Ten years later, though, Farr learned the 34-year-old Sikorsky died when the South Tower of the World Trade Center collapsed. His remains were never found until almost nine months later on March 21, 2002 — along with two other heroes — when excavators at Ground Zero made their discovery. His funeral was conducted in June.
Farr then paused, his eyes watering and his voice choking up as he continued his story. Farr said he called Greg's wife, Marie, who told him to tell her husband's story. At the time of his death, their son was 3 years old, but now, said Farr, he's 20 and has the desire to follow in his father's footsteps to be a firefighter.
On the National Fallen Firefighters Foundation's Roll of Honor, Sikorsky was "remembered by his comrades as a man who strived for perfection in both his professional and personal life."
One lesson Farr learned from Greg's death is to educate children on the meaning of true sacrifice.
Speaker after speaker on Tuesday also told about the heroics displayed by the first responders and of their sacrifices performed on a clear, late summer day in New York City 17 year ago.
Fernley Mayor Roy Edgington offered a short chronology on the events leading to the crash of the fourth jet in Pennsylvania.
"It was the deadliest incident involving firefighters and law enforcement officers in the United States," Edgington said, noting 343 firefighters and 72 policemen died.
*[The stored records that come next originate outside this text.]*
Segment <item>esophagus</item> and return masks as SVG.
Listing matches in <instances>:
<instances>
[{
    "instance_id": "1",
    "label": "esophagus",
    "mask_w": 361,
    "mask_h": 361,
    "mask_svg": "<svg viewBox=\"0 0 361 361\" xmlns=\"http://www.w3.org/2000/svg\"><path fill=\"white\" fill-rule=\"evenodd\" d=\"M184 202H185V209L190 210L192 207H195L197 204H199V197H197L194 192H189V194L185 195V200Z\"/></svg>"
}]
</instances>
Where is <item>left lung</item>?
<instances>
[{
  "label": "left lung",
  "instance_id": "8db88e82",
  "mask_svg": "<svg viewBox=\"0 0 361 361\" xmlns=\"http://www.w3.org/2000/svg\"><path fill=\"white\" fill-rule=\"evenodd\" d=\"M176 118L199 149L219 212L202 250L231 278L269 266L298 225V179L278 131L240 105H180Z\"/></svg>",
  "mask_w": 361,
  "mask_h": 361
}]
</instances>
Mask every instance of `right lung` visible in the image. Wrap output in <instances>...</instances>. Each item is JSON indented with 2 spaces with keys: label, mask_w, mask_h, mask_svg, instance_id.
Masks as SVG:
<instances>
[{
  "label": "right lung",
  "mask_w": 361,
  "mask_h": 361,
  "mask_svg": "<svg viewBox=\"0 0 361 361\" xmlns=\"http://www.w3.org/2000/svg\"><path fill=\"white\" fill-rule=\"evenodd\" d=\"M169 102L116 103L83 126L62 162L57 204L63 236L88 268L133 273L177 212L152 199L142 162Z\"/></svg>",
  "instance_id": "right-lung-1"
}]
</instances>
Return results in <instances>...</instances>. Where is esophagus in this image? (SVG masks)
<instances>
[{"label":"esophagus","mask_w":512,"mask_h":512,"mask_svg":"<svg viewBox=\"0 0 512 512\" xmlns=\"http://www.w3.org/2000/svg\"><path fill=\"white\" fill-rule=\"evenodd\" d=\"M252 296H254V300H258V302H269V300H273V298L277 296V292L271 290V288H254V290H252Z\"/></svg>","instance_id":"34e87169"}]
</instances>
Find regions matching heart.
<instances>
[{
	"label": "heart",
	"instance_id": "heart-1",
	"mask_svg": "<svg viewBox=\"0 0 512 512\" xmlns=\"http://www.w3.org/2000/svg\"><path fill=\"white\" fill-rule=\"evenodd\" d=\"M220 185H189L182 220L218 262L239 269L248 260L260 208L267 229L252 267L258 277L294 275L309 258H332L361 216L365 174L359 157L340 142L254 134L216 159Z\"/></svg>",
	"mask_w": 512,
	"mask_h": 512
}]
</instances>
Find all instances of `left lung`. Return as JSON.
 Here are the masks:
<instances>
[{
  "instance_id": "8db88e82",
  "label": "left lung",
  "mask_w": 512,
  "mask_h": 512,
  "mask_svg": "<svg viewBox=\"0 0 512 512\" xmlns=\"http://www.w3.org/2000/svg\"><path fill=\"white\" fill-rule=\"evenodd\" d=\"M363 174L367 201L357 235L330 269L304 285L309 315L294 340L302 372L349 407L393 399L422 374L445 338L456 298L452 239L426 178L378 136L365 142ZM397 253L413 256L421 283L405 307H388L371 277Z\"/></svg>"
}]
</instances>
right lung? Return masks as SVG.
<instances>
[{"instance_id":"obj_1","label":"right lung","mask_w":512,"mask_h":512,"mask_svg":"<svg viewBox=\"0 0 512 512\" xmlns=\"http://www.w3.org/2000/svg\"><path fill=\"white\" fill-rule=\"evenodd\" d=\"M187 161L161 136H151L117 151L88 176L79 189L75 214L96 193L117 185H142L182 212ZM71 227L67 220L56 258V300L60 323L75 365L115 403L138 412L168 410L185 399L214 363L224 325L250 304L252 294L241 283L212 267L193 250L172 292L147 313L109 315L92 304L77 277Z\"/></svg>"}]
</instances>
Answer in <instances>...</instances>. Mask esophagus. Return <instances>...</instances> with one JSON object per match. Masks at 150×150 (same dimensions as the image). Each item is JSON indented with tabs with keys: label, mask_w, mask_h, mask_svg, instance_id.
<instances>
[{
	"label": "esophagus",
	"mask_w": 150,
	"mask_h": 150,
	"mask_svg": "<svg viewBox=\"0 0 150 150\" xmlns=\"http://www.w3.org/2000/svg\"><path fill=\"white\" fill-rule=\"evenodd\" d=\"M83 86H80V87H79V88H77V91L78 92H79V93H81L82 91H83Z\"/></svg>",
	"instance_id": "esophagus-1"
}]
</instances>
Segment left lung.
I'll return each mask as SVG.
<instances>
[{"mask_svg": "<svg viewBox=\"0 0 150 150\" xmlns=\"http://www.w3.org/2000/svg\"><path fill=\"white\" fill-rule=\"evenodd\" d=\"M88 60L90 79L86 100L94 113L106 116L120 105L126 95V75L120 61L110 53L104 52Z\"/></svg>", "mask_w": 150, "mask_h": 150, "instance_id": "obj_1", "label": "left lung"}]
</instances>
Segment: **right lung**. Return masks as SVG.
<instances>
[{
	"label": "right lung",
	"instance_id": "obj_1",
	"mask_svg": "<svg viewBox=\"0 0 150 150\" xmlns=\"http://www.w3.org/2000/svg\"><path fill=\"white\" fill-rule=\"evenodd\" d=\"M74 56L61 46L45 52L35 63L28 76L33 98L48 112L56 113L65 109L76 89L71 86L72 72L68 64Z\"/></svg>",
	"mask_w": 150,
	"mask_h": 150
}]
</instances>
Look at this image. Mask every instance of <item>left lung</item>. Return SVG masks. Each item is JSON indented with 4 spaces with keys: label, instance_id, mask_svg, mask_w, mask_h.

Three days later, he said Congress approved the use of force to fight terrorism. Although he said the military is at an all-time low, Edgington said the United States is at war against terrorism every day, and the armed forces defend this country and the residents' way of life.
Fire Chief Scott Huntley of the North Lyon Fire District thanked first responders and the military and encouraged parents and grandparents to tell the children about 9/11. He quoted a passage from the late Arizona U.S. Sen. John McCain that said true leaders work through their differences. Huntley said it's unique to be an American.
"Every day, we can't forget what others have done for us — the military and their service, and your first responders…," he added.
Huntley concluded his remarks by referring to Matthew 7:12.
"That's the Golden Rule: simple," he said.
Lyon County Sheriff Al McNeil served in the U.S. Marine Corps for 21 years, a span that included the Sept. 11, 2001, attacks. He said people from all walks of life showed heroism and compassion on that day.
"Our nation was altogether as one," he said.
McNeil was very direct when he said the United States and its people will not be intimidated by its enemies.
Prior to the beginning of the 9/11 remembrance, the 17th straight event hosted by the NVC, veterans hoisted two flags, one for Blue Star mothers who have sons or daughters in active military service, and the second for Gold Star mothers who lost a son or daughter in the active armed forces.
In a special passing of the flag, Vayda Haagland, who was born after 9/11, passed the U.S. flag to her mother, Sgt. First Class Mayra Haagland, who then raised the flag to half-staff. Haagland, a member of the Nevada Army National Guard, served in the active army for 14 years and was deployed to Iraq from 2006-2007. The Fernley High School choir performed the national anthem.
At the end of the ceremony, Dave Burns, a teacher at Fernley Intermediate School, read a background on his principal, Rob Jacobson, who received a Patriot award for his support and the school's support of the military and country. Two NVC buglers played "Taps" as a solemn reminder to honor those who died 17 years ago.